Building Bullet Graphs and Waterfall Charts with Bokeh
Waterfall Chart
I decided to take Bryan’s comments as an opportunity to create a waterfall chart in
Bokeh and see how hard (or easy) it is to do. He recommended that the candlestick chart
would be a good place to start and I did use that as the basis for this solution.
All of the code is in a notebook that is available
Let’s start with the Bokeh and pandas imports and enabling the notebook output:
from bokeh.plotting import figure, show from bokeh.io import output_notebook from bokeh.models import ColumnDataSource, LabelSet from bokeh.models.formatters import NumeralTickFormatter import pandas as pd output_notebook()
For this solution, I’m going to create a pandas dataframe and use Bokeh’s
ColumnDataSource
to make the code a little simpler. This has the added benefit of making this code
easy to convert to take an Excel input instead of the manually created dataframe.
Feel free to refer to this cheatsheet if you need some help understanding how to create the dataframe as shown below:
# Create the initial dataframe index = ['sales','returns','credit fees','rebates','late charges','shipping'] data = {'amount': [350000,-30000,-7500,-25000,95000,-7000]} df = pd.DataFrame(data=data,index=index) # Determine the total net value by adding the start and all additional transactions net = df['amount'].sum()
amount | |
---|---|
sales | 350000 |
returns | -30000 |
credit fees | -7500 |
rebates | -25000 |
late charges | 95000 |
shipping | -7000 |
The final waterfall code is going to require us to define several additional attributes for each segment including:
- starting position
- bar color
- label position
- label text
By adding this to a single dataframe, we can use Bokeh’s built in capabilities to simplify the final code.
For the next step, we’ll add the running total, segment start location and the position of the label:
df['running_total'] = df['amount'].cumsum() df['y_start'] = df['running_total'] - df['amount'] # Where do we want to place the label? df['label_pos'] = df['running_total']
Next, we add a row at the bottom on the dataframe that contains the net value:
df_net = pd.DataFrame.from_records([(net, net, 0, net)], columns=['amount', 'running_total', 'y_start', 'label_pos'], index=["net"]) df = df.append(df_net)

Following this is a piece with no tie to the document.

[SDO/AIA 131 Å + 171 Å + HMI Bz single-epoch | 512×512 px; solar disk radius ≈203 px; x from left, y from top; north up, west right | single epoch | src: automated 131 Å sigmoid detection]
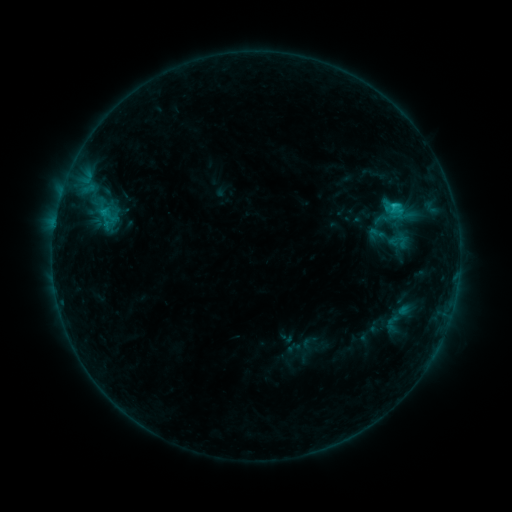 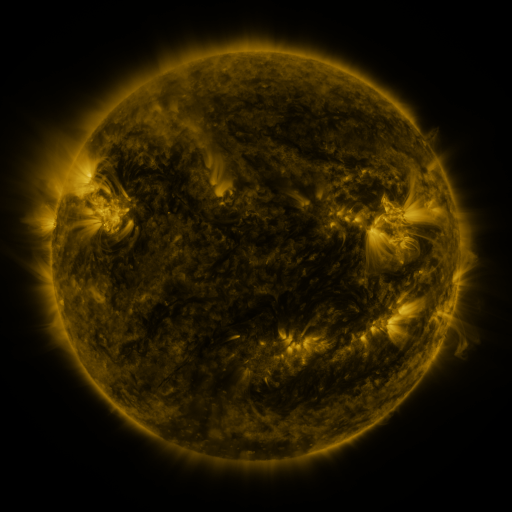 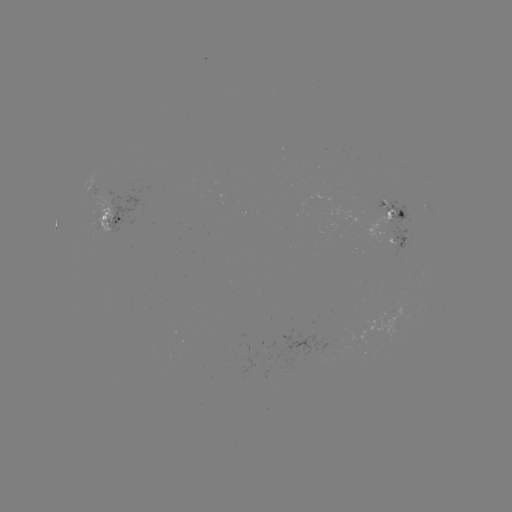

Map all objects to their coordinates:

For this particular waterfall, I would like to have the negative values a different color and have formatted the labels below the chart. Let’s add columns to the dataframe with the values:
df['color'] = 'grey' df.loc[df.amount < 0, 'color'] = 'red' df.loc[df.amount < 0, 'label_pos'] = df.label_pos - 10000 df["bar_label"] = df["amount"].map('{:,.0f}'.format)
Here’s the final dataframe containing all the data we need. It did take some manipulation of the data to get to this state but it is fairly standard pandas code and is easy to debug if something goes awry.

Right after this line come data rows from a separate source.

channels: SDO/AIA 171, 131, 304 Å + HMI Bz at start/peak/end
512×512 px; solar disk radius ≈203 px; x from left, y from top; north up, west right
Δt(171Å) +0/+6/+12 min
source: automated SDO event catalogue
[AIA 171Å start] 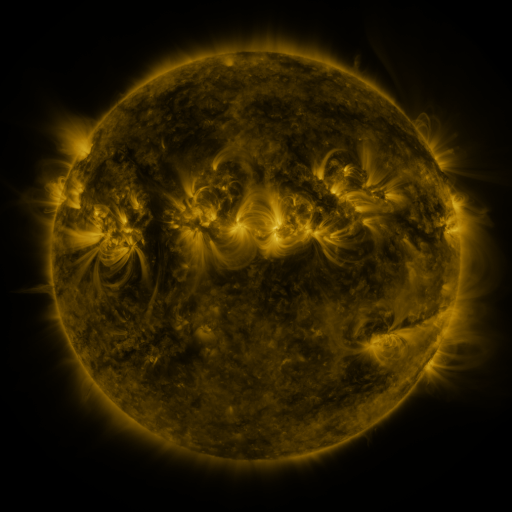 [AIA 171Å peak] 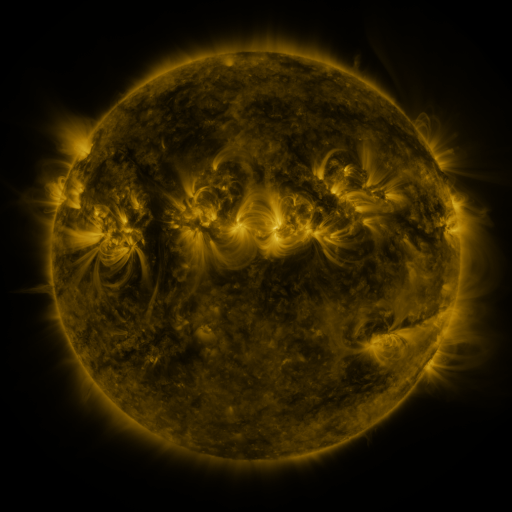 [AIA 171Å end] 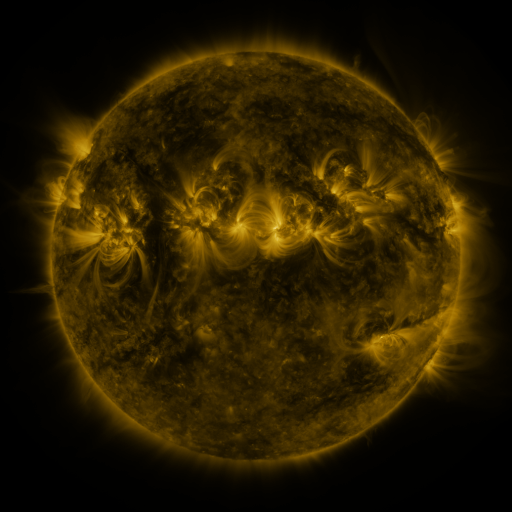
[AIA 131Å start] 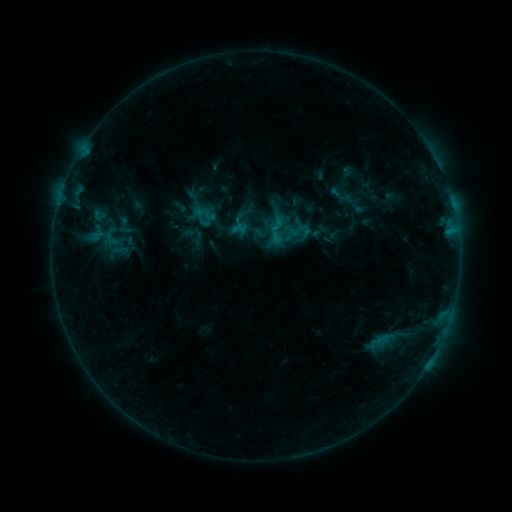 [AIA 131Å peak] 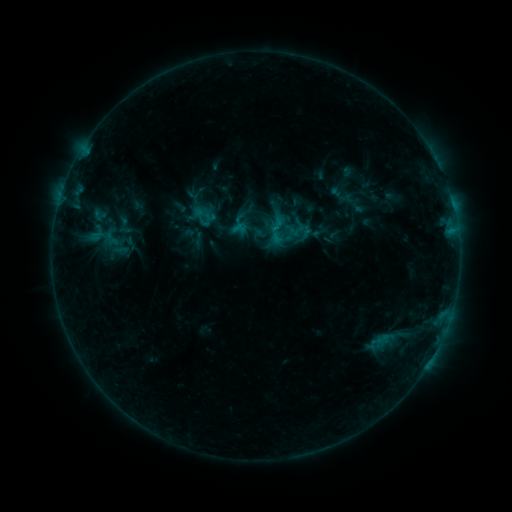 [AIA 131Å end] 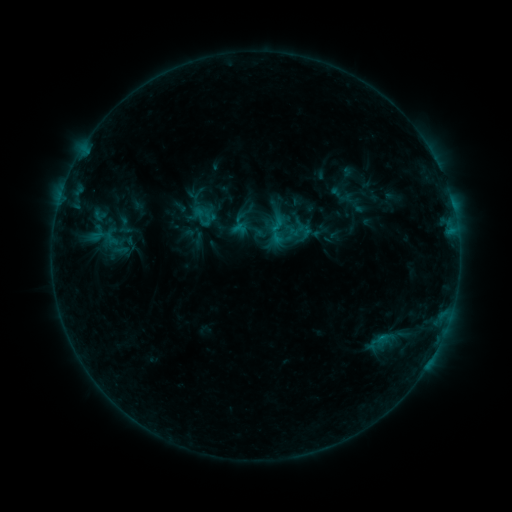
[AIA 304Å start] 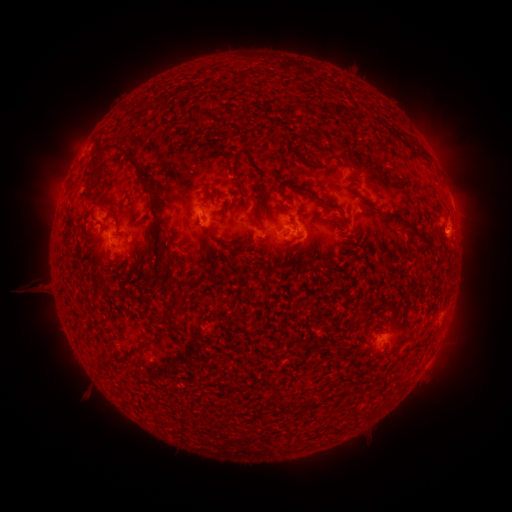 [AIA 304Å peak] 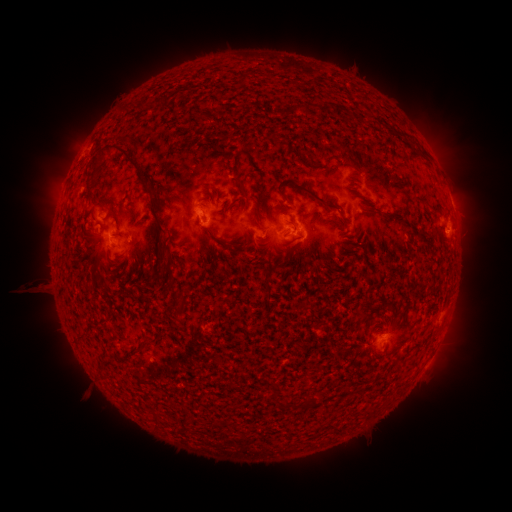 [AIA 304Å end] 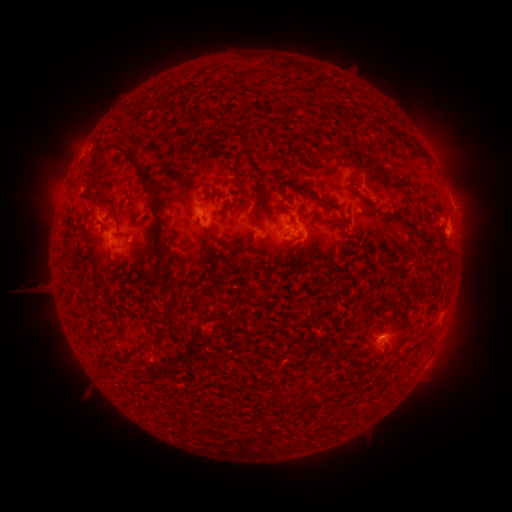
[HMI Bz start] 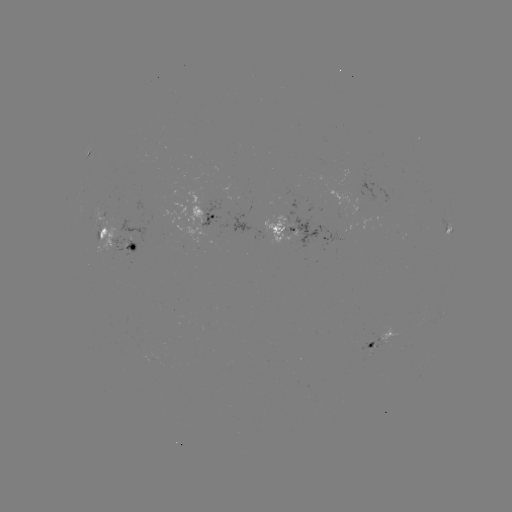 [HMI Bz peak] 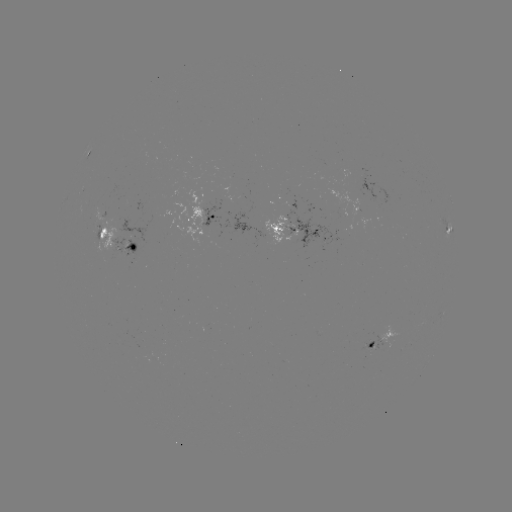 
no catalogued flare and no flagged EUV brightening in this window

amount | running_total | y_start | label_pos | color | bar_label | |
---|---|---|---|---|---|---|
sales | 350000 | 350000 | 0 | 350000 | grey | 350,000 |
returns | -30000 | 320000 | 350000 | 310000 | red | -30,000 |
credit fees | -7500 | 312500 | 320000 | 302500 | red | -7,500 |
rebates | -25000 | 287500 | 312500 | 277500 | red | -25,000 |
late charges | 95000 | 382500 | 287500 | 382500 | grey | 95,000 |
shipping | -7000 | 375500 | 382500 | 365500 | red | -7,000 |
net | 375500 | 375500 | 0 | 375500 | grey | 375,500 |
Creating the actual plot, is fairly standard Bokeh code since the dataframe has all the values we need:
TOOLS = "box_zoom,reset,save" source = ColumnDataSource(df) p = figure(tools=TOOLS, x_range=list(df.index), y_range=(0, net+40000), plot_width=800, title = "Sales Waterfall")
By defining the
ColumnDataSource
as our dataframe, Bokeh takes care of creating
all segments and labels without doing any looping.
p.segment(x0='index', y0='y_start', x1="index", y1='running_total', source=source, color="color", line_width=55)
We will do some minor formatting to add labels and format the y-axis nicely:
p.grid.grid_line_alpha=0.3 p.yaxis[0].formatter = NumeralTickFormatter(format="($ 0 a)") p.xaxis.axis_label = "Transactions"
The final step is to add all the labels onto the bars using the
LabelSet
:
labels = LabelSet(x='index', y='label_pos', text='bar_label', text_font_size="8pt", level='glyph', x_offset=-20, y_offset=0, source=source) p.add_layout(labels)
Here’s the final chart:
Once again, I think the final solution is simpler than the matplotlib code and the resulting output looks pleasing. You also have the added bonus that the charts are interactive and could be enhanced even more by using the Bokeh server (see my Australian Wine Ratings article for an example). The code should also be straightforward to modify for your specific datasets.